Galad schüttelte den Kopf. »Wir werden die Aes Sedai brauchen, Kind Byar. Der Schatten verfügt über Schattenlords, Myrddraal, Verlorene.«’

»Ja, das wird wohl so sein.« Byar erschien zögerlich. Nun, die Idee hatte ihm noch nie gefallen, aber er hatte ihr zugestimmt.

»Unser Weg ist beschwerlich, Kind Byar, aber die Kinder des Lichts werden die Letzte Schlacht anführen.«

Valdas Untaten hatten den ganzen Orden befleckt. Und darüber hinaus gelangte Galad immer stärker zu der Überzeugung, dass Asunawa eine wichtige Rolle bei der Misshandlung und dem Tod seiner Stiefmutter gespielt hatte. Das bedeutete, dass der Hochinquisitor korrupt war.

Das Richtige zu tun war das Wichtigste im Leben. Dafür war jedes Opfer angebracht. Im Augenblick war Flucht der richtige Weg. Galad konnte sich Asunawa nicht stellen; der Hochinquisitor wurde von den Seanchanern unterstützt. Außerdem war die Letzte Schlacht viel wichtiger.

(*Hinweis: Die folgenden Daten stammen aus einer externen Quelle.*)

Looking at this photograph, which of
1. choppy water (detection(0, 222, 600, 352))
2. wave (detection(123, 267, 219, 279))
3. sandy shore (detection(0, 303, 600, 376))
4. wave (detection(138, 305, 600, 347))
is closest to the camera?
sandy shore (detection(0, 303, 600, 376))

Galad beschleunigte seinen Schritt und stapfte durch den Schlamm auf die vorderste Reihe der Kinder zu. Sie reisten mit leichtem Gepäck, nur mit wenigen Lastpferden. Und seine Männer trugen ihre Rüstung am Leib, und ihre Pferde waren mit Vorräten beladen.

Vorn fand Galad Trom, der mit ein paar Männern in Leder und braunen Umhängen und nicht in weißen Wappenröcken und Stahlkappen sprach. Ihre Späher. Trom nickte ihm respektvoll zu; der Lordhauptmann war einer von Galads vertrauenswürdigsten Männern. »Die Späher sagen, dass da ein kleines Problem auf uns wartet, mein Lord«, sagte Trom.

»Was für ein Problem?«

»Es wäre besser, wenn ich es Euch zeige«, sagte Kind Barlett, der Anführer der Kundschafter.

Galad nickte. Voraus schien sich der Sumpfwald zu lichten. Dafür musste man dem Licht danken – bedeutete das, dass sie ihn so gut wie durchquert hatten?

Nein. Als Galad eintraf, entdeckte er mehrere Kundschafter, die einen toten Wald betrachteten. Die meisten Bäume im Sumpf wiesen Blätter auf, auch wenn sie kränklich erschienen, aber die Bäume vor ihnen erinnerten an Skelette und Asche, als wären sie verbrannt. Alles war mit widerwärtigen weißen Flechten oder Moos überwuchert. Die Baumstämme sahen verkümmert aus.